Ariel mentioned a conversation he had with an American pulpit rabbi who was fearful of speaking in public about controversies in Israel because he felt his professional reputation as a leader did not allow him to admit he didn’t have all the answers.
Some rabbis refer to Israel today as “the third-rail topic” and avoid it in sermons so as not to alienate their congregants.
Although we tend to focus on American Jews getting much of their Jewish identity from the heritage and culture of Israel, Makom believes a symbiotic relationship is required. And Ariel notes that Israelis have benefited from observing and seeking to replicate America’s sense of equality, as seen in the flourishing of civil rights movements and NGOs in Israeli society and, in religious life, independent minyanim and non-Orthodox Talmud study adapted from U.S. models.
In the U.S., Makom is working with a variety of groups like JCCs and federations, including UJA-Federation of New York, in various forms of Israel engagement.
Last year, for example, Makom was involved in planning New York’s Israel Day Parade, and it encouraged Jewish community relations officials to change the slogan from Salute to Israel — a military term — to Celebrate Israel.

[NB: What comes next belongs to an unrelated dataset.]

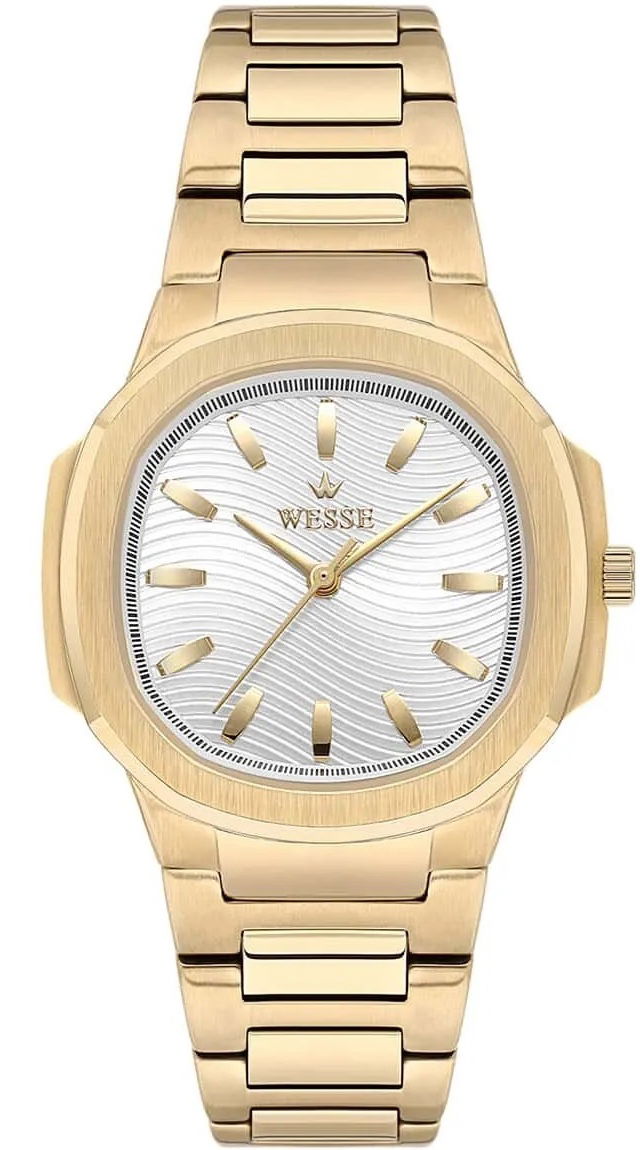 Wesse Wwl114005 Kadın Kol Saati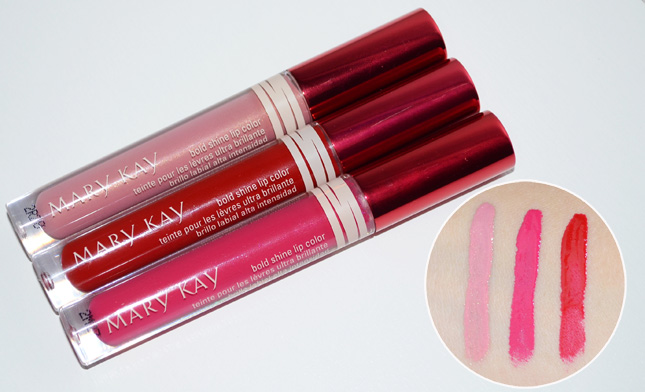 Batom Fuchsia Mary Kay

“We talk a great deal about engaging Israel beyond the conflict,” notes Alisa Kurshan, senior vice president of UJA-Federation, “but Makom is one of the few out there providing the resources to do it.”
That includes guides and curricula on Israeli art, culture, books and music so that educators here can help close the social divide between Americans and Israelis.
Other information on the impressive Makom website (www.makomisrael.org) includes suggestions, from the practical (topics for discussion in car pool) to the conceptual (how to turn Yom Ha’Atzmaut into Chag Ha’Atzmaut).
With the Jewish Agency in the process of redirecting its focus from aliyah and absorption to strengthening Jewish identity, Makom is also playing a key internal role. Kurshan says the small department is “breathing content life into areas like social activism and Israel experiences. It’s influencing the entire agency and that is very positive.”
While some say Makom is better at developing and framing conceptual and intellectual ideas than delivering practical programming, others speak to the real need for exploring and generating big ideas.
Jonny Ariel says he would like to see Jews everywhere thinking about what the Jewish people should do next as a people, a question he calls “evocative” and worthy of deep and widespread thought.
It’s good to know creative minds are at work, looking to the Jewish future, and that they are eager for us to join them in dreaming together.